Tyrinna burnayi

Scientific classification
- Kingdom: Animalia
- Phylum: Mollusca
- Class: Gastropoda
- Order: Nudibranchia
- Family: Chromodorididae
- Genus: Tyrinna
- Species: T. burnayi
- Binomial name: Tyrinna burnayi (Ortea, 1988)
- Synonyms: Cadlina burnayi Ortea, 1988 ;

= Tyrinna burnayi =

- Genus: Tyrinna
- Species: burnayi
- Authority: (Ortea, 1988)

Species of gastropod

Tyrinna burnayi is a species of sea slug or dorid nudibranch, a marine gastropod mollusk in the family Chromodorididae.

== Distribution ==
This species was described from Bahia de Pau Seco, isla de Maio, Cape Verde Islands.

==Description==
Tyrinna burnayi has a translucent blue body with white viscera shining through. Irregular orange spots are arranged on the mantle, the number of which increases with the size of the animals, as well as many punctiform spots of opaque white or bluish-white. Often the orange spots form circles with a glandular opening in the center. The edge of the mantle is covered in its entirety by a thin orange band, next to which there are internally conspicuous white spots (subepidermal glands) of varying size. The wavy edge of the mantle recalls, by its appearance, species such as Chromodoris purpurea.
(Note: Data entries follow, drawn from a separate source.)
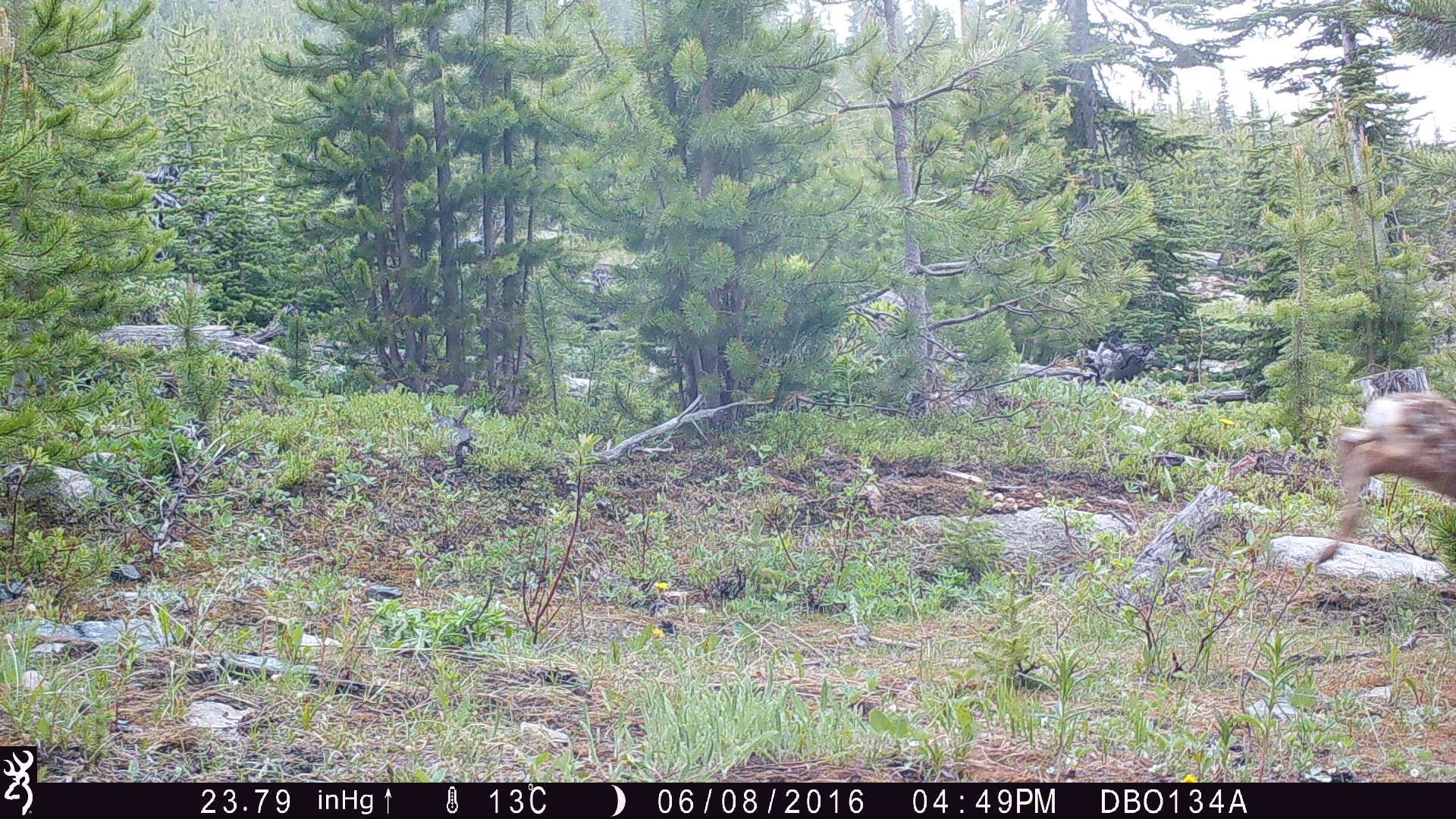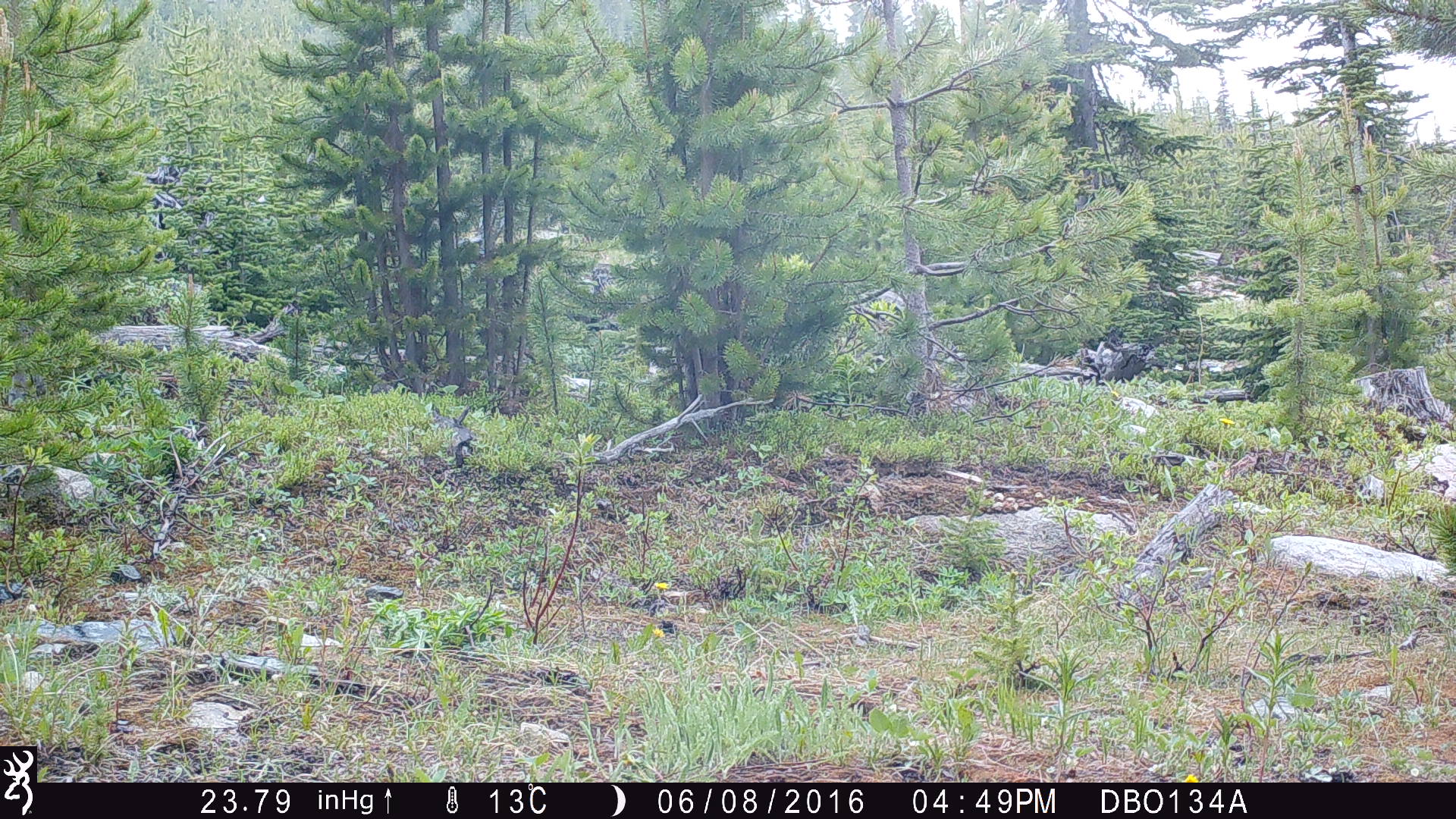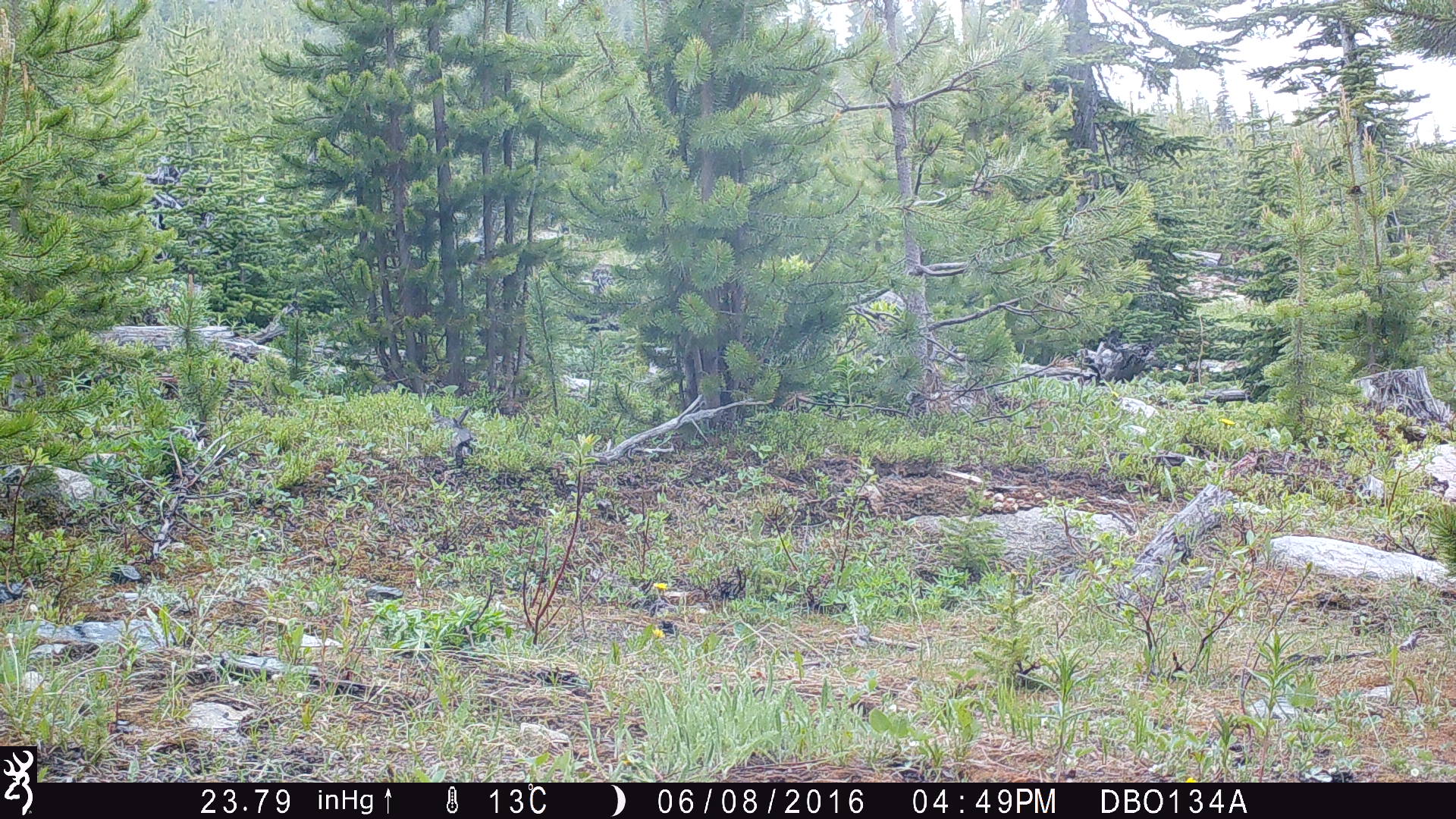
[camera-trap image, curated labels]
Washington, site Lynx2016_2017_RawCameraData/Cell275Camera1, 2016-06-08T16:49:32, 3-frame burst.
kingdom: Animalia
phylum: Chordata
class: Mammalia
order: Artiodactyla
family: Cervidae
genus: Odocoileus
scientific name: Odocoileus hemionus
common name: mule deer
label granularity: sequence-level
The head has two deeply grooved palps and the foot is crossed transversely at its anterior edge and slightly protrudes from its posterior part, its end being pigmented white. The rhinophores have white apices and translucent bases, with 18–20 orange lamellae in the larger specimens. The rhinophore sheath is slightly raised and somewhat pigmented orange with a whitish edge.